Reputation: 359
I have a dataframe like this
df = pd.DataFrame(columns = ['A', 'B'])
df.A = [1,1,1,2,2,2,2,4,4,5]
df.B = [5,2,4,3,1,5,4,1,2,2]
What I'm currently using
d = {}
for i in df.A:
d[i] = []
for v in df.A[df.A == i].index:
d[i].append(df.B[v])
Resulting in
{1: [5, 2, 4], 2: [3, 1, 5, 4], 4: [1, 2], 5: [2]}
But it's slow.
What is a pythonic way of doing this?
EDIT:
d = {}
for i in df.A.unique():
d[i] = df[df.A == i].B.tolist()
Still seems like there must be a faster way
Thanks for any help!
Upvotes: 8
Views: 16346
Reputation: 3682
To create a simple dictionary using two list in python you write (there are variations)
mydict = dict(zip(list1, list2)) #assumes len(list1) == len(list2)
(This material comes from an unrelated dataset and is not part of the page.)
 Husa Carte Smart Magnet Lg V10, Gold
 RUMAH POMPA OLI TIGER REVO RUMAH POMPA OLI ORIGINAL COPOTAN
Where zip() is a python built-in that takes one item from each list at the same position and returns a list of tuples. By casting those tuples with the dict() method you can create a dictionary, where list1 provides the dictionary keys and list2 provides the values. Thus, both list need to have the same length, since the zip method will iterate over the provided lists. You can also use izip(), which can be found in the itertools module. izip() will return an iterator instead of a list. While they are both used the same way, depending the size of the list, it is more memory efficient to use izip() because izip() will return one iterable object at a time instead of loading the entire list into memory. That being said, when you use a dictionary all it's contents are loaded into memory, so that searching for keys and values is quick. (sorry for the tangent).
Upvotes: 2
Reputation: 142216
You can use a DataFrame's groupby
and to_dict
methods which'll keep all the heavy work done in pandas, and not Python loops, eg:
import pandas as pd
df = pd.DataFrame(columns = ['A', 'B'])
df.A = [1,1,1,2,2,2,2,4,4,5]
df.B = [5,2,4,3,1,5,4,1,2,2]
d = df.groupby('A')['B'].apply(list).to_dict()
Gives you:
{1: [5, 2, 4], 2: [3, 1, 5, 4], 4: [1, 2], 5: [2]}
Upvotes: 18
Reputation: 619
look ad this: list to dictionary conversion with multiple values per key?
from collections import defaultdict
d = defaultdict(list)
for i, j in zip(df.A,df.B):
d[i].append(j)
if this ok?
EDIT: If you want, you can convert it to simple dict:
d = dict(d)
Upvotes: 3